Vorliegender Text:
┌────────

# Das Ei



## Boromir (5. April 2012)

Hallo User,

falls noch jemand ein Ei zu Ostern braucht, der kann sich hier (25MB) bedienen.
Ich habe es zum Teil nach diesem Tutorial gemacht.

Gruß

Boromir

Vorschau:


----------



## LRK (8. April 2012)

Bei mir erscheint beim Aufrufen des *verschleierten* Links zum angeblichen Tutorial eine Warnmeldung, dass diese Website bereits als schädlich gemeldet wurde. Von der angebotenen Datei würde ich die Finger lassen bis das geklärt ist.
Ich kann diesen Post generell nicht ganz für voll nehmen, da in diesem Forum die Leute soche Grafiken selber hinkriegen, und das ohne 25 mb zu verballern.

Bitte um Aufklärung.


----------



## Boromir (8. April 2012)

└────────

Was zu tun ist:
1. Prüfe, ob die folgenden Aussagen mit dem Forenthread zum Osterei übereinstimmen: (a) Boromir bietet anderen ein Ei zu Ostern an, das 25 MB groß ist. (b) LRK hält die angebotene Datei für unbedenklich. (c) Boromir hat das Ei vollständig nach dem Tutorial erstellt. Beantworte jede Aussage mit Ja oder Nein und zitiere die entscheidenden Worte des Textes wörtlich.
2. Setze den Forenthread zum Osterei bitte dort fort, wo er aufhört.

Datensatz:
┌────────

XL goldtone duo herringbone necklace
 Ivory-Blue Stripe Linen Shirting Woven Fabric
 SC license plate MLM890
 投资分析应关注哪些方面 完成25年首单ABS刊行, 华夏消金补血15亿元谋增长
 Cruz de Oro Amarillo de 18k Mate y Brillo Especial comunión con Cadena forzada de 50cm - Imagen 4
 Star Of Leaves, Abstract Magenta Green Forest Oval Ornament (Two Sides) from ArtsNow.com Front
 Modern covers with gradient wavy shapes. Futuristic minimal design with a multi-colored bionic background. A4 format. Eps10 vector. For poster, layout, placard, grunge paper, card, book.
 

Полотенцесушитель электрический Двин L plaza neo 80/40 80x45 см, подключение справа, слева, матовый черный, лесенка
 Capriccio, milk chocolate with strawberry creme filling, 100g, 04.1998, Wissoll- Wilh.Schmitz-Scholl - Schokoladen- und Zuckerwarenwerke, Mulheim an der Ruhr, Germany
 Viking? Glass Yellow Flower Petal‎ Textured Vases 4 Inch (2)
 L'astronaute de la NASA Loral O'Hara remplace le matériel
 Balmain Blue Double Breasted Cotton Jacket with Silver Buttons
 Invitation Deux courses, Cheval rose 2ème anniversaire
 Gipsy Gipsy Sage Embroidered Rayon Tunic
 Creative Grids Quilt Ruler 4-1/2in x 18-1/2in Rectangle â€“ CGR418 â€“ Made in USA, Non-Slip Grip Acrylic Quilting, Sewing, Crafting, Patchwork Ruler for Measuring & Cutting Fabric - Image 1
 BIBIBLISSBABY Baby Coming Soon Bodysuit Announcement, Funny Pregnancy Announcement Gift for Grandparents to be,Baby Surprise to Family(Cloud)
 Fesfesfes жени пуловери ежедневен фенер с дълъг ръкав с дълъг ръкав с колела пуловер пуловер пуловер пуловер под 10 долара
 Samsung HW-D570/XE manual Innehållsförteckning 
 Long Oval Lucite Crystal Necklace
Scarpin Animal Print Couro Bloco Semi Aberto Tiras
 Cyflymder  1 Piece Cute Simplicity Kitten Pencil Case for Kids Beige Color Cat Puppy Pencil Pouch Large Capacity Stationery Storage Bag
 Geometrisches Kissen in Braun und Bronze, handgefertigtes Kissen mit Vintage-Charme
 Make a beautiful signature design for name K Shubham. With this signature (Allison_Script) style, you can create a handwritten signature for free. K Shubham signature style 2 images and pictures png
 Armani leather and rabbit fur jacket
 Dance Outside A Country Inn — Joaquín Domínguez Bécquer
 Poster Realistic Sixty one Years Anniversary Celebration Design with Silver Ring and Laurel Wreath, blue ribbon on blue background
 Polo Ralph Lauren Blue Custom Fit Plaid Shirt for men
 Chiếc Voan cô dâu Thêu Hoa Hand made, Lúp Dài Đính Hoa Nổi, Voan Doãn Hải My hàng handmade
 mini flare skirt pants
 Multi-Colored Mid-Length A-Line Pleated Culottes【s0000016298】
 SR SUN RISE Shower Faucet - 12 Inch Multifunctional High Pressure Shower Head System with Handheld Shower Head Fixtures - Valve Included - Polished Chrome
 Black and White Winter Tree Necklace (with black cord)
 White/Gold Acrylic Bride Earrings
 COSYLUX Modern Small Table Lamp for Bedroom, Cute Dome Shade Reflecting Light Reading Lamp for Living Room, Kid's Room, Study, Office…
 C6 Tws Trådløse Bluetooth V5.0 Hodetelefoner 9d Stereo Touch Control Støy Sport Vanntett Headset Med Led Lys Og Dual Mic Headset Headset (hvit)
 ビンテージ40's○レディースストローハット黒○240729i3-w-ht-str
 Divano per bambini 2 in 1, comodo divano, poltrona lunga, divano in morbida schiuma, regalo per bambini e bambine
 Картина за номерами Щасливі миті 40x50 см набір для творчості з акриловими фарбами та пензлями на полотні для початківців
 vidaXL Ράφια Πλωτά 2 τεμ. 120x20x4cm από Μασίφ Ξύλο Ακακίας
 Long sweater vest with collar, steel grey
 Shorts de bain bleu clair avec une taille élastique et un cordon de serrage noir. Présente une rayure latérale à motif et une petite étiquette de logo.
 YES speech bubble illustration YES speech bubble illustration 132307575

└────────

Ergebnisse in Reihenfolge:
1.
(a) Ja: „falls noch jemand ein Ei zu Ostern braucht, der kann sich hier (25MB) bedienen.“
(b) Nein: „Von der angebotenen Datei würde ich die Finger lassen bis das geklärt ist.“
(c) Nein: „Ich habe es zum Teil nach diesem Tutorial gemacht.“

2.
Hallo LRK,

welchen Browser benutzt du denn? Kommt der evtl. nicht mit gekürzten Url's klar? Ich habe den Link mit Safari und Firefox (beide neuste Version) ohne Probleme getestet. Um auf die Dateigröße zu kommen, ich hab's noch mal reduziert auf 1276x2011 bei 300dpi, alle Ebenen ausgeblendet. So komme ich auf 20,1 MB. Wenn du einen Weg kennst die Dateigröße weiter zu verringern (ohne zu verkleinern und ohne die dpi zu verändern) wäre ich dir für einen Tipp dankbar.

Gruß und Frohe Ostern

Boromir


----------



## LRK (8. April 2012)

Tach.

Mein Opera kommt soweit mit allen URLs klar. Es ist lediglich so, dass dem Unternehmen Opera Software Meldungen vorliegen, diese Seite sei nicht sicher und somit wird vor dem Aufrufen der Seite eine Warnmeldung angezeigt, die vom Weitergehen abrät. Diesen Rat befolge ich vorerst mal.

Sowieso macht es schon einen eigenartigen Eindruck, wenn du einen uneinsehbaren Kurzlink angibst statt der tatsächlichen URL.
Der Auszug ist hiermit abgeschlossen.